Quigong, technically know as Tai Chi Quigong is based on animal work just as regular Tai Chi. However, the animals that are imitated in these exercises are “warrior animals” and the positions you do imitate them as they would move in a shamanic warrior dance. Unlike Tai Chi, Quigong is a martial art.
One of its main principles is also to learn how to harness the energy of an enemy and have him do himself in by practicing the Law of No Resistance.
Qui means breath and Gong means “dedicated practice” so of course like ordinary Tai Chi this discipline has to do with breathing. It is a generic also in the way it aspires to connect the human through the divine through the use of controlled breathing.
Tai Chi Quigong is rumoured to have been around for about 500 years and is based on the impersonation of animal characters during shamanic dances designed to protect warriors who were at war or hunting. About 1800 years ago, a famous Chinese doctor, Hua To, put together “The Five Animal Frolics” which is what Quigong is based on.

SUPPLIED MATERIAL:
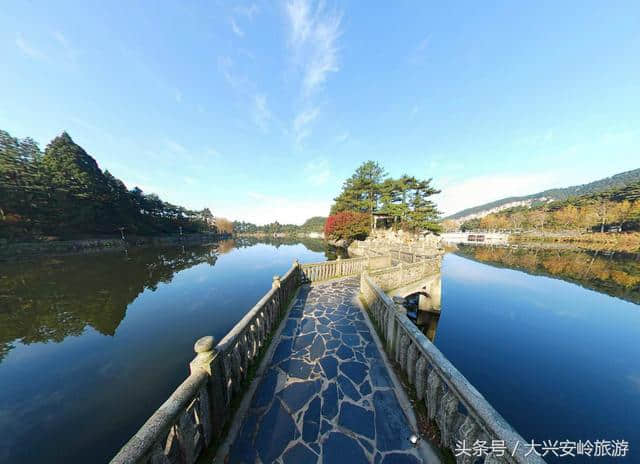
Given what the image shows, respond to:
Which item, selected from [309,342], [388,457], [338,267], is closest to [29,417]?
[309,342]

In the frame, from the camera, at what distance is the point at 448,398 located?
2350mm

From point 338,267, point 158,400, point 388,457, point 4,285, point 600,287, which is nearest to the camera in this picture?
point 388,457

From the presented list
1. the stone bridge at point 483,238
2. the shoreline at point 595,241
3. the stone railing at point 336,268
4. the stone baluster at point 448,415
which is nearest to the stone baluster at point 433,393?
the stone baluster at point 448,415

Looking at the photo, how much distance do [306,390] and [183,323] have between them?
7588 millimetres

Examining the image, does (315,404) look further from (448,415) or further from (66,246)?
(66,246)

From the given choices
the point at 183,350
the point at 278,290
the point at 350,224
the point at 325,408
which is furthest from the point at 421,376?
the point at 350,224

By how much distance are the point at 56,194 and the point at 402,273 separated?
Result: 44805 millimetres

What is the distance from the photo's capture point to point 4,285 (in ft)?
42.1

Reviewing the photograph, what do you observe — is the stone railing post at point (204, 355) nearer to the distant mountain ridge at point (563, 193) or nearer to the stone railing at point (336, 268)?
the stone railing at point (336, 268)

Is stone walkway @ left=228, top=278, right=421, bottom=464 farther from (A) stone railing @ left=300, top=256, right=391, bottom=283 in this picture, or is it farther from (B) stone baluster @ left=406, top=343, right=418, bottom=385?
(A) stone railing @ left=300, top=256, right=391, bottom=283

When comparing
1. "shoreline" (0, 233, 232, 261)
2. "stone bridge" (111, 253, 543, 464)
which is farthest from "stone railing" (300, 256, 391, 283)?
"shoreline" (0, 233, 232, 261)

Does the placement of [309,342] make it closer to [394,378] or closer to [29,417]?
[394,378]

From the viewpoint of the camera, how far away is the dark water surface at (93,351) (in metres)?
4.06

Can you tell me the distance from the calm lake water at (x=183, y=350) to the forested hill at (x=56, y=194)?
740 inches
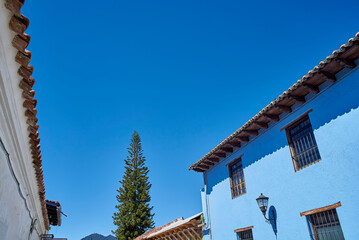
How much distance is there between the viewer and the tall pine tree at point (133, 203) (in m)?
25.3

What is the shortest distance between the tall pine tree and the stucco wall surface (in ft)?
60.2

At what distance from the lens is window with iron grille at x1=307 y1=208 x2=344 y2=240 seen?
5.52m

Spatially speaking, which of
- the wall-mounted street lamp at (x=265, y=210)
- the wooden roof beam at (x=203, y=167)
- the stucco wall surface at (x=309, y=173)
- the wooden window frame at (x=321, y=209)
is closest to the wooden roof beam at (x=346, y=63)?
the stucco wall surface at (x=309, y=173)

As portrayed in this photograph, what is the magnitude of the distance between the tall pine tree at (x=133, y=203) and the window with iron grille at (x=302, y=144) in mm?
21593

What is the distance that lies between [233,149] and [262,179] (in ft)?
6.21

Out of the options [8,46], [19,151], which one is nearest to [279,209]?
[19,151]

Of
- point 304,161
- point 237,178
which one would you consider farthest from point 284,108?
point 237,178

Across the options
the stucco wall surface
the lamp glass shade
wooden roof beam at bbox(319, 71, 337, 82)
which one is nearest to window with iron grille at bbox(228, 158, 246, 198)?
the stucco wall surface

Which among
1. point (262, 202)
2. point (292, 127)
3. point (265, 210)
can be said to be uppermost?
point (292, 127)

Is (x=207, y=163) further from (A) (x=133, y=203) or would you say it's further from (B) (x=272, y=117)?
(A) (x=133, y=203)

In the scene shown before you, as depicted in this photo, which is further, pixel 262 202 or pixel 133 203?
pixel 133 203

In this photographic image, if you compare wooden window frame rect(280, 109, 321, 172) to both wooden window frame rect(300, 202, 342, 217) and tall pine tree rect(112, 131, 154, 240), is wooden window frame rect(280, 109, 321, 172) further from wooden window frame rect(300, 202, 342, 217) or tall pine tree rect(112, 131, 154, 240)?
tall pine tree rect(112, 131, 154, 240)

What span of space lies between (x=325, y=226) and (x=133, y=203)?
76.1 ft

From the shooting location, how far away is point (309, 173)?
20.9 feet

TASK INSTRUCTIONS:
A: List every phrase that the Tai Chi Quigong text places in quotation marks.
B: Pick up the Tai Chi Quigong text after its last sentence and carry it on.

ANSWERS GIVEN:
A:
warrior animals
dedicated practice
The Five Animal Frolics

B:
The Five Animal Frolics was created to help people gain more flexibility in their bodies as they get older and to move with purpose and deliberation. It was also designed to correct the way the energy flows in the twelve meridians. These are the same energy pathways that are used in the healing art of acupuncture.
When you perform Tai Chi Quigong you are manipulating your energy centers so that they become open, vitalized and work more effectively. Quigong focuses even more on your breathing than ordinary Tai Chi does. Breathing from the abdomen is emphasized to help the lymph system clean itself out.
Quigong also helps wake up parts of the body that may have fallen into disuse. Blood is restored to all of the muscle groups and general body awareness is greatly increased as is flexibility and strength. It is more vigorous than traditional Tai Chi and it raises your heart rate.
It also helps an individual get rid of “monkey mind”. This is the mind that won’t stop inventing, creating delusions and acting on wrongful beliefs..
One of the healthier aspects of Quigong is that it can be described as a communal dance. This is because you will almost always be performing these routines in a class with others. This is very healing in itself as bonding with human beings in rhythm and breath is one of the very oldest spiritual and medicinal rituals in the world.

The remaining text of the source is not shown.